Other things to look at

There are many more things that can be done using AidGrade’s data set of impact evaluation results. (And many things I am planning to do using completely different data sets!)

A selection of other questions that can be answered using the same data (collaborators welcome):

– What is the shape of different interventions’ effects over time? I tend to have repeat observations, e.g. 3, 6 or 12 months after the start of each intervention or after the program concluded.

– Regarding the finding that government-implemented programs sadly do not perform as well as NGO-implemented programs, even after controlling for sample size: what could explain this? Do the effects vary by the type of government or NGO?

– When do you observe more specification searching in the social sciences? I largely peeled this part off my job market paper to submit to another journal.

– What are the general equilibrium effects of the interventions?

– How do policymakers respond to the exogenous information shock provided by the results of a new study?

You might have seen that I am looking for an RA. It might be possible to collaborate on one or more of these projects if there were interest.

Incentivizing researchers to add their results

The biggest barrier to maintaining a constantly-updated, comprehensive data set on different studies’ results (necessary for meta-analysis) is getting all those data.

Do you know anyone who could help build an app that encourages researchers to “See how your results compare” — so that if they enter in their data, they get some nice graphics about where their results fall in the distribution of all studies done to that point, perhaps disaggregated by region or other study characteristics?

Let’s leverage researchers’ curiosity about their own data. Navel-gazing for the public good.

Ending the war

Development economics has relied increasingly on randomized controlled trials (RCTs), championed by the likes of the folks at J-PAL, IPA, CEGA, and many others. On the other hand, the strategy has its discontents, who fear that a lot of money is going into evaluations that may not have much practical value, as impact evaluations may not have much external validity.

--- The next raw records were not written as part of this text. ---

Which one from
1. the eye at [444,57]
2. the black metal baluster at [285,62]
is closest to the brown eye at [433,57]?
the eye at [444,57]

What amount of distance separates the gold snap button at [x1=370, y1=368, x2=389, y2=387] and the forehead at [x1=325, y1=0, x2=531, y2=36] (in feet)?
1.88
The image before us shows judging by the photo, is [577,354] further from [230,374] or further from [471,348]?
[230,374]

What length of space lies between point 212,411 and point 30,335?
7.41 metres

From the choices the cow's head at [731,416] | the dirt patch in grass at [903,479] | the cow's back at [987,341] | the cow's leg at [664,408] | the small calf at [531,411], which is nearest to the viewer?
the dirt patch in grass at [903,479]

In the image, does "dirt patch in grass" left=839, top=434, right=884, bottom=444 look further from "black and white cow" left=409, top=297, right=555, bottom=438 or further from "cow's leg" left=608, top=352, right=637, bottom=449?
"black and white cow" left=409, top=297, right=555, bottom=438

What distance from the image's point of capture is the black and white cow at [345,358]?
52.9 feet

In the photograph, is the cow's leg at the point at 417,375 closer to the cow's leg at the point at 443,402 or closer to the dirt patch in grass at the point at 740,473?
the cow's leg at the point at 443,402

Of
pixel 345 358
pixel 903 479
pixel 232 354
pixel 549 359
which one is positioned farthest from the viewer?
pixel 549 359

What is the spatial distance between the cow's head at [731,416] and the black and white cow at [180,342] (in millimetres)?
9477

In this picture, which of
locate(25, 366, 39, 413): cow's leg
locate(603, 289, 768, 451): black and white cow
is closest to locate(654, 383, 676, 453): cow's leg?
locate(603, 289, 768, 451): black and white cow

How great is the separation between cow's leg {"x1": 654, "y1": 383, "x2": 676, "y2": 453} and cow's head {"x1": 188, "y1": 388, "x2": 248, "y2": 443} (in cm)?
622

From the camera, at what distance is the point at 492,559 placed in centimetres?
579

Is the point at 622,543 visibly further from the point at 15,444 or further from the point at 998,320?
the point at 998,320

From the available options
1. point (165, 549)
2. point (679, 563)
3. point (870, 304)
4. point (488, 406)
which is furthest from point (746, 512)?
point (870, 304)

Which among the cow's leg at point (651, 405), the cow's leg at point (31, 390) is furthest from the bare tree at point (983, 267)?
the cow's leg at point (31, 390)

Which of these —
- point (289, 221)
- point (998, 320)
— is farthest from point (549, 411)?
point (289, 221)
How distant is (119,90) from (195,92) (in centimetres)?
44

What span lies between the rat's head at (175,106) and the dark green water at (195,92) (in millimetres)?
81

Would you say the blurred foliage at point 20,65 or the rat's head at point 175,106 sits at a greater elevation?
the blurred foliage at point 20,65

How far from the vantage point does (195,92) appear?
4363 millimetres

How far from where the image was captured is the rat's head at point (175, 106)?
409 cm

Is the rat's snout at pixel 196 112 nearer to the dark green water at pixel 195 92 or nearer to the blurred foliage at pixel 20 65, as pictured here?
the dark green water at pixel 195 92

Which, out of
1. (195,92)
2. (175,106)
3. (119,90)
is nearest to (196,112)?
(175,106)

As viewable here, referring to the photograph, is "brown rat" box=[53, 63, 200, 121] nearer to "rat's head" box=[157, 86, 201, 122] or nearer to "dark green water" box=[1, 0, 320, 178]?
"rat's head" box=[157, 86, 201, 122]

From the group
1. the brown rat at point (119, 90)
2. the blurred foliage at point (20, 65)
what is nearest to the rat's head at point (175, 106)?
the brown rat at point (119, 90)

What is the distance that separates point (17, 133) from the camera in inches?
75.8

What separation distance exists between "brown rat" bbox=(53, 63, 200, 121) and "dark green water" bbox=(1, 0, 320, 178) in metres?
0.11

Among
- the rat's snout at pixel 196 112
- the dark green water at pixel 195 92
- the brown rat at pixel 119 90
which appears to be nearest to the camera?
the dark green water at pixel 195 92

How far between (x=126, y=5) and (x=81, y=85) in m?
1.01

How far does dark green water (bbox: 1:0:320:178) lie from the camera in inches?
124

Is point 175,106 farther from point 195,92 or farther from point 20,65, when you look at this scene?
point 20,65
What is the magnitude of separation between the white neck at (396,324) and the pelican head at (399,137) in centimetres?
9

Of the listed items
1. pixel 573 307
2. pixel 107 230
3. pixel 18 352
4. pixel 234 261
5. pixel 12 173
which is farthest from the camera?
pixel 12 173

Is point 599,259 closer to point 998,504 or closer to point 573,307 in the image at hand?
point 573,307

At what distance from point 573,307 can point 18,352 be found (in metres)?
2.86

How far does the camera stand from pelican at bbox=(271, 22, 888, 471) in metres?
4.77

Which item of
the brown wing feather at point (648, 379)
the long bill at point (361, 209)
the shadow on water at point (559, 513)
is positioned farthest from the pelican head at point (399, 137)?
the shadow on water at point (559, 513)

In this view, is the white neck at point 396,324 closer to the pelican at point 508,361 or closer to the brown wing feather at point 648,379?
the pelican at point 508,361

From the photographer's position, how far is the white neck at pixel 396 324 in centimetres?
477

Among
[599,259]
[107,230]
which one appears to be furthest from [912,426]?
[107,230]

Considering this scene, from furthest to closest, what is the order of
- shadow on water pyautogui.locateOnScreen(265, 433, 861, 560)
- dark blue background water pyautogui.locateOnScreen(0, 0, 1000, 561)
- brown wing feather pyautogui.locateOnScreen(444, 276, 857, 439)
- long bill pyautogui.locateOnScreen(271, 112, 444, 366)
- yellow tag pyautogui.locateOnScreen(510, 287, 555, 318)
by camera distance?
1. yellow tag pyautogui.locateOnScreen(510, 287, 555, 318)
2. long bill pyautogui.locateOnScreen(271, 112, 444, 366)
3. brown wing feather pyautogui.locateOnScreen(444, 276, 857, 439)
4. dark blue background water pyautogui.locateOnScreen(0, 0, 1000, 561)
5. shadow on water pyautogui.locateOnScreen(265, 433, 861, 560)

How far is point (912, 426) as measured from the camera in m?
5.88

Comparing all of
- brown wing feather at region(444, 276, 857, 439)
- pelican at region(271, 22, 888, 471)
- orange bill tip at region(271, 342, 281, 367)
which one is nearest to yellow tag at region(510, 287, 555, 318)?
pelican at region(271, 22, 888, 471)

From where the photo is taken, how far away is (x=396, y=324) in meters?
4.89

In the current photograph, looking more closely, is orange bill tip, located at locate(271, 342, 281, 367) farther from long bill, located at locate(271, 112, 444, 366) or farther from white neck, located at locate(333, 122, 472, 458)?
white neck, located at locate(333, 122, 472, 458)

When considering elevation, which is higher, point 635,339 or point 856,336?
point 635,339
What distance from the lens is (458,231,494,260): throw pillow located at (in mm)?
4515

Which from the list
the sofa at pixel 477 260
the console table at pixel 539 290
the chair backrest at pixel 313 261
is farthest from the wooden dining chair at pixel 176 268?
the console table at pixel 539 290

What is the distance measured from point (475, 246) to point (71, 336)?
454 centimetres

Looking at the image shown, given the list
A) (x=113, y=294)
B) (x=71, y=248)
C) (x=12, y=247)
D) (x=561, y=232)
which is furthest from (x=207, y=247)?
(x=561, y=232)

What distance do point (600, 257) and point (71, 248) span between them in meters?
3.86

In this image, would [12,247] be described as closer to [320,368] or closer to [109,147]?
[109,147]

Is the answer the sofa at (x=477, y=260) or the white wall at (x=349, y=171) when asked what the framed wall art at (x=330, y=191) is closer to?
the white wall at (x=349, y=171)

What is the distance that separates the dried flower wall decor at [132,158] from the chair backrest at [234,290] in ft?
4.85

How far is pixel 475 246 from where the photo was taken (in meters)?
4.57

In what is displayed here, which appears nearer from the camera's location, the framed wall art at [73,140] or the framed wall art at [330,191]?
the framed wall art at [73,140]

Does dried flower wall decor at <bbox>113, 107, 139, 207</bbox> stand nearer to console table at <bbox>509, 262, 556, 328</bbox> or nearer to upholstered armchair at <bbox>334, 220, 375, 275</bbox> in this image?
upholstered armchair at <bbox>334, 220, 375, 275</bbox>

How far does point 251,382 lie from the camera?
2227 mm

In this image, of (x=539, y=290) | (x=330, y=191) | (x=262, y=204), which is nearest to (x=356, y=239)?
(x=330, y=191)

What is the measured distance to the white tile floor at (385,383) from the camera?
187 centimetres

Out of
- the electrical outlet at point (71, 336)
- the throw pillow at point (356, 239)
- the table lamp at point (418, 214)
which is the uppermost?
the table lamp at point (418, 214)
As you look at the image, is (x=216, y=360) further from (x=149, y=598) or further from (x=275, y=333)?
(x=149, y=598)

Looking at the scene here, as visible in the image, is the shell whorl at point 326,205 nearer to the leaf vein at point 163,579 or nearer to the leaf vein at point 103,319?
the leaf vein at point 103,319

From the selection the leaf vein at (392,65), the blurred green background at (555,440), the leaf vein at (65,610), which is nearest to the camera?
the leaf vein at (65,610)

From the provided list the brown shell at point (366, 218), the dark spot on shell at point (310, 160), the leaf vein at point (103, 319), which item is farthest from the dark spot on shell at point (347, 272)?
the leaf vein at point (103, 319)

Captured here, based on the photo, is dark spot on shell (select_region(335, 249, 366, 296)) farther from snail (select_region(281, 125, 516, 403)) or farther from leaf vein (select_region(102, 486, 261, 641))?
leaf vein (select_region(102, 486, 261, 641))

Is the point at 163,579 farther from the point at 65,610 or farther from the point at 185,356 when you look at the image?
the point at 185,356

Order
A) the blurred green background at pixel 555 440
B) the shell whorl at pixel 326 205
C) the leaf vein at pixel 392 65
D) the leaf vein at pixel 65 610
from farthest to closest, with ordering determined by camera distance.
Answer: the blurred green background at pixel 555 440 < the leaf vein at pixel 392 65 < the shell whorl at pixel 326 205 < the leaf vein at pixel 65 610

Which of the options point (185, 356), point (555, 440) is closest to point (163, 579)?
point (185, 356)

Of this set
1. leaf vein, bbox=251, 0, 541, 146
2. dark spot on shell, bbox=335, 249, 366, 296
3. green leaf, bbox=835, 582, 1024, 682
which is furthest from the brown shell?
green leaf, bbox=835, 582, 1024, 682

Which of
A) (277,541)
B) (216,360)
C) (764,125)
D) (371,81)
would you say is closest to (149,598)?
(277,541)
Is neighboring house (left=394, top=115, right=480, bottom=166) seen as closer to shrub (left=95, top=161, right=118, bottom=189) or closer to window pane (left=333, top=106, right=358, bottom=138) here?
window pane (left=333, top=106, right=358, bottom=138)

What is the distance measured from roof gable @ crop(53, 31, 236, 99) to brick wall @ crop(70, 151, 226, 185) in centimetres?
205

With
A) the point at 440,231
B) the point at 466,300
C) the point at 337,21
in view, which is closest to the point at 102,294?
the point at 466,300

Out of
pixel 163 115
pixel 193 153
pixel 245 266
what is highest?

I was worried that my paper “How Much Can We Generalize from Impact Evaluations?”, which draws upon a unique data set of roughly 600 impact evaluations across 20 different types of development programs, would stoke the flames and end up criticized by both sides. It didn’t, because we’re all economists and care a lot about data. At the end of the day, to what extent results generalize, and when, is an empirical question. I think this “war” is poorly named, because we can all agree that it is critically important to look carefully at the data.

I am very heartened by initiatives like the Berkeley Initiative for Transparency in the Social Sciences (BITSS) which emphasize getting to the right answer, not getting an answer. I suspect that meta-analysis will continue to grow in use in economics, and that the answer to the question “how much do results generalize?” will continue to be tested.

For my part, I intend for AidGrade’s data to be constantly updated and publicly available, and to continue to allow people to conduct their own meta-analyses instantly online, by selecting papers they wish to include (more filters to be added). I will be applying for grants to develop online training modules to help crowdsource the data (moving to a Wiki style), which will enable this to keep going and expanding in perpetuity, becoming more and more useful as more studies are completed.

We are in a new era. If I can borrow Chris Blattman’s conceptualization of “impact evaluations 1.0” (just run it) vs. “impact evaluations 2.0” (run it with an emphasis on mechanisms), I’d suggest a slightly modified “impact evaluations 3.0”: run it, with an emphasis on mechanisms, but then synthesize your results with those from other studies to build something bigger than the sum of your parts.


Apologies for the radio silence. Job market and all.